Troisième phase : hyélomorphisme
L’âme et le corps ne sont pas de nature différente, mais forment une unité substantielle. L’âme est quelque chose du corps, sa forme.
Limites et critiques
Hypothèse séduisante, mais aussi suspecte :
La tentation des génétistes sur ce point a été de juger que le texte le plus ancien est celui qui expose l’opinion la plus proche du platonisme. Mais ce critère constitue, ni plus ni moins, une pétition de principe. Il suppose très précisément ce qu’il faudrait démontrer, savoir qu’Aristote n’a pu défendre une opinion platonicienne qu’à une époque d’immaturité et n’a pu s’opposer à Platon que revenu plus tard de ses égarements. (R. Bodéüs, Aristote. Une philosophie en quête de savoir, Paris, Vrin, 2002, p. 107)

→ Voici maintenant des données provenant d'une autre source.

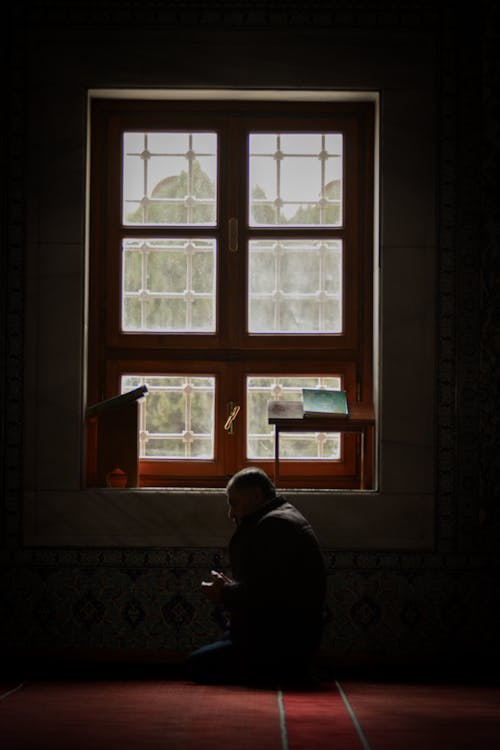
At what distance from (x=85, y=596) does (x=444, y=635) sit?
183 centimetres

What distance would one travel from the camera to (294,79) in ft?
19.3

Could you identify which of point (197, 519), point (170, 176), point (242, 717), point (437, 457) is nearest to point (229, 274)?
point (170, 176)

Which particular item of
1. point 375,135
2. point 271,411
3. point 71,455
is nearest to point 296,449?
point 271,411

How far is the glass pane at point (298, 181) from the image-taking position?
615 centimetres

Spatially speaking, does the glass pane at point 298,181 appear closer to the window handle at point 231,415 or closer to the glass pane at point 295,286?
the glass pane at point 295,286

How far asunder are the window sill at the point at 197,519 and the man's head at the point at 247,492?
567 millimetres

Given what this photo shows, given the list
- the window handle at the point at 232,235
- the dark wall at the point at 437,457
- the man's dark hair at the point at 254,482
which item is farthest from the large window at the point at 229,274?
the man's dark hair at the point at 254,482

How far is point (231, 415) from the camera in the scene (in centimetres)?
603

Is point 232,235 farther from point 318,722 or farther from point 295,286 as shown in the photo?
point 318,722

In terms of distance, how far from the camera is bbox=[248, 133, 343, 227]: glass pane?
6148 mm

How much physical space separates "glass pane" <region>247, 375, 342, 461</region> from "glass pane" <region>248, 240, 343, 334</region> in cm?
28

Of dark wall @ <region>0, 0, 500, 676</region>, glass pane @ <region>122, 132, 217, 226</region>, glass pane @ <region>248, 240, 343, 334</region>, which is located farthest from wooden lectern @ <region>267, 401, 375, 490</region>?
glass pane @ <region>122, 132, 217, 226</region>

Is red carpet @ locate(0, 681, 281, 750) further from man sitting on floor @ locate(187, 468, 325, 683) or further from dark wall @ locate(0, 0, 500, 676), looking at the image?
dark wall @ locate(0, 0, 500, 676)

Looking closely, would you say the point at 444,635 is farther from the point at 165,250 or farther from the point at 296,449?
the point at 165,250
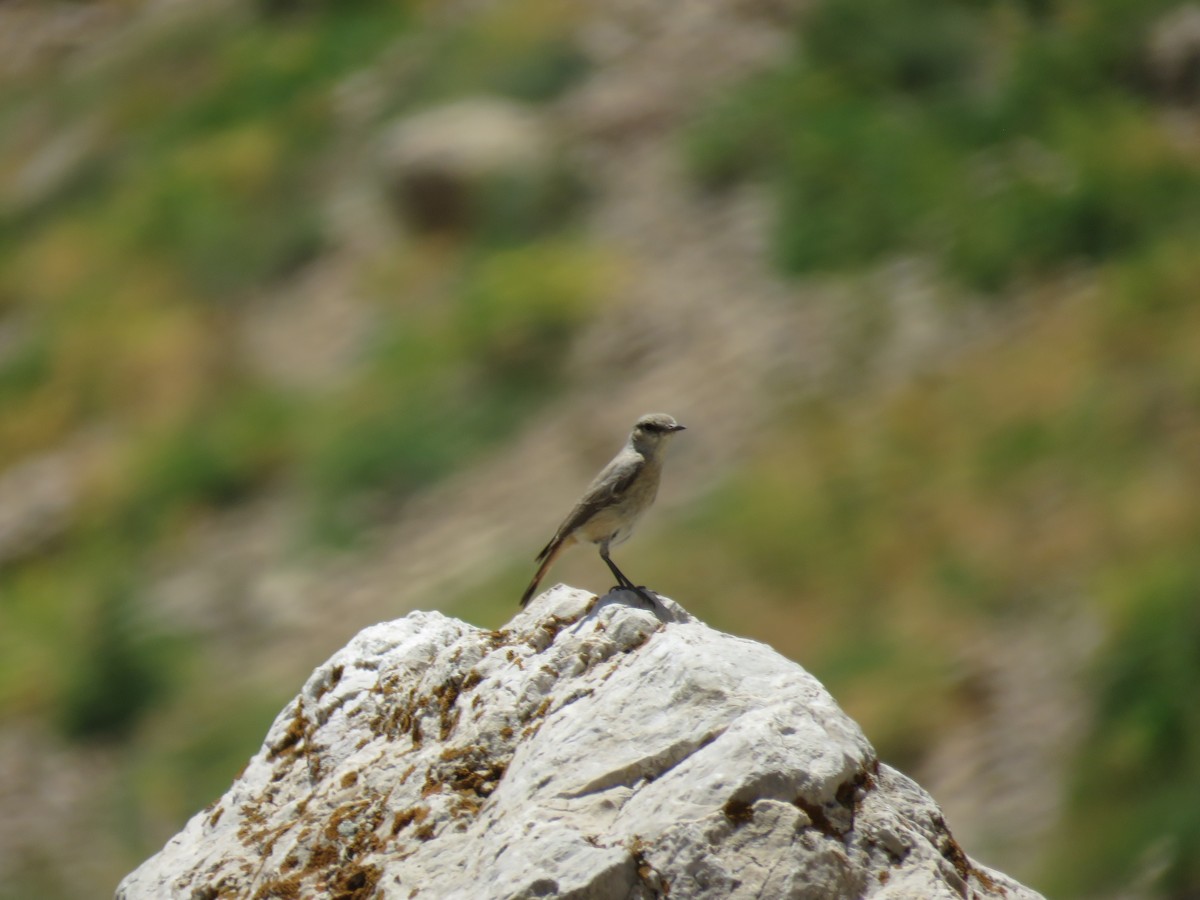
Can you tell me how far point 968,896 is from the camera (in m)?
5.05

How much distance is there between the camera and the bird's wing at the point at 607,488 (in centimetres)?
788

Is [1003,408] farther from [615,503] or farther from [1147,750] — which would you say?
[615,503]

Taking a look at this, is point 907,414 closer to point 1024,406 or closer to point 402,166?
point 1024,406

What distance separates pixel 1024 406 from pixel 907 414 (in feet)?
3.78

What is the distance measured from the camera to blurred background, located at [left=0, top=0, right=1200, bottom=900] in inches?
535

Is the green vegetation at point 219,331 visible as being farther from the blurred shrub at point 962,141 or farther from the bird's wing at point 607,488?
the bird's wing at point 607,488

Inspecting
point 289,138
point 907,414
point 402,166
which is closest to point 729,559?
point 907,414

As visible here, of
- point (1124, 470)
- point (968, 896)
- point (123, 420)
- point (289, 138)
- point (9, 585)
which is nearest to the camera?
point (968, 896)

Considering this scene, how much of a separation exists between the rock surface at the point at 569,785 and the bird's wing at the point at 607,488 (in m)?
1.71

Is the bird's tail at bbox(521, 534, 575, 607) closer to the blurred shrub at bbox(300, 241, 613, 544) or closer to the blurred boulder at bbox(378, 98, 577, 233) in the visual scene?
the blurred shrub at bbox(300, 241, 613, 544)

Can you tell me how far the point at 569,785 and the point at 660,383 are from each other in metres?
13.4

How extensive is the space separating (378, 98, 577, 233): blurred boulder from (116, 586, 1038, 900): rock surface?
51.3ft

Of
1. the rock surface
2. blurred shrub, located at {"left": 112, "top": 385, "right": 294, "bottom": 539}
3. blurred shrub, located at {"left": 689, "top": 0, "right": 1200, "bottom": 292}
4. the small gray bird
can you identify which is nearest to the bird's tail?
the small gray bird

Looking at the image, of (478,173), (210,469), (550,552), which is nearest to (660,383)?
(478,173)
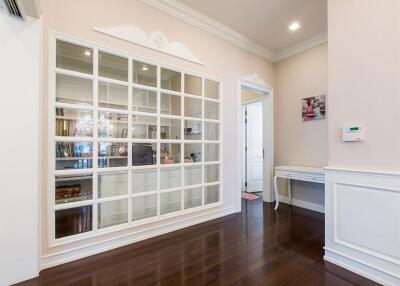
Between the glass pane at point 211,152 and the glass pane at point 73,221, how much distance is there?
1.73m

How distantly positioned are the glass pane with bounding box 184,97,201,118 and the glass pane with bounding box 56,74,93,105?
4.16 ft

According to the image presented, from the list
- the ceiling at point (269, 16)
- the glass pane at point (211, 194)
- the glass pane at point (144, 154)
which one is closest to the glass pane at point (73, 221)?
the glass pane at point (144, 154)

Il y a une codépendance entre le corps et l’âme qui a pour conséquence que ceux-ci ne peuvent être totalement dissociés. L’âme est progressivement naturalisée. Cependant, l’intellect n’est pas naturalisé chez Aristote : l’âme ne vieillit pas, par exemple.
Aristote aurait récusé les formes intelligibles (les formes de Platon) au profit d’une conception « déflationniste », prônant une forme d’« ADN », de « programme génétique » des corps.

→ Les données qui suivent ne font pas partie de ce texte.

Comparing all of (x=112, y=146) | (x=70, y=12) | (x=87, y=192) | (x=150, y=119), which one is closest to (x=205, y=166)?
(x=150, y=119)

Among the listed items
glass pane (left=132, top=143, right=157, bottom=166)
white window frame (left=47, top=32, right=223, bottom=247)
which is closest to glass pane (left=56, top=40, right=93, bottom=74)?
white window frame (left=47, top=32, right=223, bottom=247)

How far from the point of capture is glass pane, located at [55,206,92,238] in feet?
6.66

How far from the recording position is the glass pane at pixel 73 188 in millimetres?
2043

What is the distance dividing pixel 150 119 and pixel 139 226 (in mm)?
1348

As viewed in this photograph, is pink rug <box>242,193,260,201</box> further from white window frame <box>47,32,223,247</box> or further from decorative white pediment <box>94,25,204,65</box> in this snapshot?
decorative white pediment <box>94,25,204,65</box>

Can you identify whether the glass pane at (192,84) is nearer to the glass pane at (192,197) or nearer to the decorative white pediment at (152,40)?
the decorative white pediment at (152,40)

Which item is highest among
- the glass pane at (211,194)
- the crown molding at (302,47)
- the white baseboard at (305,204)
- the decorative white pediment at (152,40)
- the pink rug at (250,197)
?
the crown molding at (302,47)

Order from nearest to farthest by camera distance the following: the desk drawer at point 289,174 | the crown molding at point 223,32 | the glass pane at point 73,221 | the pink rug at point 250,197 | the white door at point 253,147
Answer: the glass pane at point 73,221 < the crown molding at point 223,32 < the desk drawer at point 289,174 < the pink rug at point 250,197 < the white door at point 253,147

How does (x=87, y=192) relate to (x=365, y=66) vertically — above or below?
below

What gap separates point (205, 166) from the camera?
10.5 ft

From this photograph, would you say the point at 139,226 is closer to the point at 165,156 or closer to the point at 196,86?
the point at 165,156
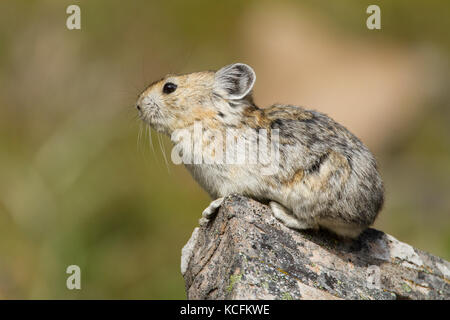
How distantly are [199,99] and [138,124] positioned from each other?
6.59m

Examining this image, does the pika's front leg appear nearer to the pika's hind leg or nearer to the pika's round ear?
the pika's hind leg

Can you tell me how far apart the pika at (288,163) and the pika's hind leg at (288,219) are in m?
0.01

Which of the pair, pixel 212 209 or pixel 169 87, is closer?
pixel 212 209

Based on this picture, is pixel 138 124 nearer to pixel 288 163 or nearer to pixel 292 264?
pixel 288 163

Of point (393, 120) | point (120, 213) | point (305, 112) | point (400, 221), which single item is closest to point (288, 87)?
point (393, 120)

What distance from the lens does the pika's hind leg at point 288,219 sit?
7516 millimetres

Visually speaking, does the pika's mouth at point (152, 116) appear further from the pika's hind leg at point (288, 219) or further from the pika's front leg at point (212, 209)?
the pika's hind leg at point (288, 219)

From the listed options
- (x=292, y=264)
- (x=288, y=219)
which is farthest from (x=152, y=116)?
(x=292, y=264)

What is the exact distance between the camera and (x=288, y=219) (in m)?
7.52

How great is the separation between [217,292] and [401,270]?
2766 millimetres

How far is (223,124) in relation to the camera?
8.09 metres

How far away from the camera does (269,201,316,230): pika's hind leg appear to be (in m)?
7.52

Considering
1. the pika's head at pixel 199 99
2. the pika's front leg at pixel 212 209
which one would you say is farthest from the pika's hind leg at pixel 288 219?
the pika's head at pixel 199 99
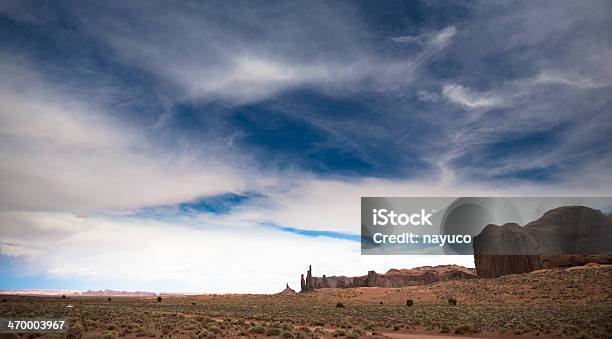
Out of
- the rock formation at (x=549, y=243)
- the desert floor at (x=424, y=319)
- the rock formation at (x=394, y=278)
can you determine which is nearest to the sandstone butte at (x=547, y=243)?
the rock formation at (x=549, y=243)

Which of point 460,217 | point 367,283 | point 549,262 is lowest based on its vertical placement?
point 367,283

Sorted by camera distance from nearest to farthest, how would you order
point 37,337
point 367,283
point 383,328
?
1. point 37,337
2. point 383,328
3. point 367,283

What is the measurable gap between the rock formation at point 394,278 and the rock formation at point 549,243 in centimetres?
3467

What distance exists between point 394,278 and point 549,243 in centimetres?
7072

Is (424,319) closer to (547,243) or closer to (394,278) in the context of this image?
(547,243)

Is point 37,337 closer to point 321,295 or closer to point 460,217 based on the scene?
point 321,295

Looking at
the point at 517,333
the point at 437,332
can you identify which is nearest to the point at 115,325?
the point at 437,332

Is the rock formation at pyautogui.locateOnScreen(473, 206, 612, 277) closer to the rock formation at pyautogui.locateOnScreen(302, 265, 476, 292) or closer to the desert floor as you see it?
the desert floor

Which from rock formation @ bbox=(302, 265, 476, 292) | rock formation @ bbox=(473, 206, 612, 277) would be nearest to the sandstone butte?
rock formation @ bbox=(473, 206, 612, 277)

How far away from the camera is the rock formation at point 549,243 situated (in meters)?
99.8

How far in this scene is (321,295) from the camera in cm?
9000

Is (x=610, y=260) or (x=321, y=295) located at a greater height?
(x=610, y=260)

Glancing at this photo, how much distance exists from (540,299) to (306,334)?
51442 millimetres

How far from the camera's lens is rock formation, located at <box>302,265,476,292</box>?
507 feet
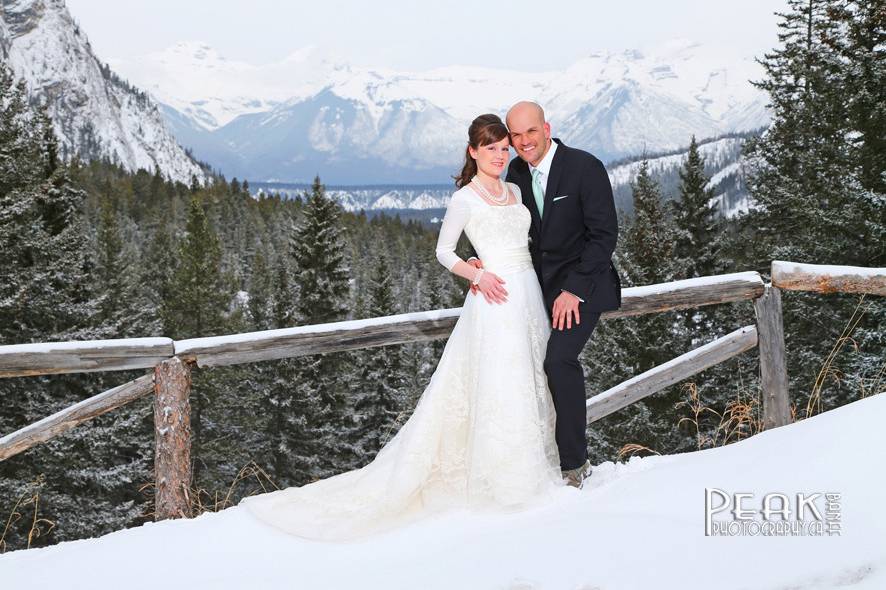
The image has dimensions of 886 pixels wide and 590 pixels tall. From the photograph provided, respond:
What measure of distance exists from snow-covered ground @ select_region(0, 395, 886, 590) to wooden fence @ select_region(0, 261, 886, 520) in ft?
2.31

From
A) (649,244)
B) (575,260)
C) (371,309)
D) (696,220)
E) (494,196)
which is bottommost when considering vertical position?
(371,309)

Identité et unité de la science recherchée
La métaphysique (qu’Aristote n’appelle jamais ainsi1) est successivement identifiée :
- à la « science recherchée » (sans nom, à la recherche d’elle-même), science sans nom dont on présume que pour Aristote elle est une science inédite; elle s’interroge sur elle-même, sur sa propre possibilité;
- à la « sagesse » (sophia) portant sur les premiers principes (A, 1-2);
- science de l’être en tant qu’être et de ses attributs par soi (Γ 1, 1003a21-22 et E 1, 1026a31-32);
- science « théologique » (theologikè) (E 1) distincte de la theologia à proprement parler, qui correspond aux mythes hésiodiques et aux croyances religieuses touchant les dieux;
- science de la substance, premier sens de l’être, à partir du livre Z et jusqu’à Θ (« ousiologie »)
- « philosophie première » en rapport avec la « philosophie seconde » qui renvoie à la physique (Méta. E 1 et Phys.);
- enfin, certaines acceptions de la dialectique tendent à se rapprocher de ce qui est dit de la métaphysique.
Les sciences exactes chez Aristote doivent rester cloisonnées, limitées, pour produire une connaissance qui n’est valide qu’à l’intérieur de leur champ.
Tensions
Première tension : science « humaine », du moins portant sur le monde sublunaire, ou science divine (E 1 et Λ).
Deuxième tension : même en limitant la question à l’ontologie des substances sensibles, la nature de la « science recherchée » n’est pas claire :
- science des premiers principes servant de points de départ indémontrables aux sciences (enjeu épistémologique) (E 1)?
- science de l’être en tant qu’être qui interroge l’être pris de façon absolue (haplôs) (ontologique)?
- ou encore science de la substance par rapport à laquelle tous les autres sens de l’être se disent (les autres catégories) (enjeu sémantique et logique) (Γ)? Parle-t-il de l’être?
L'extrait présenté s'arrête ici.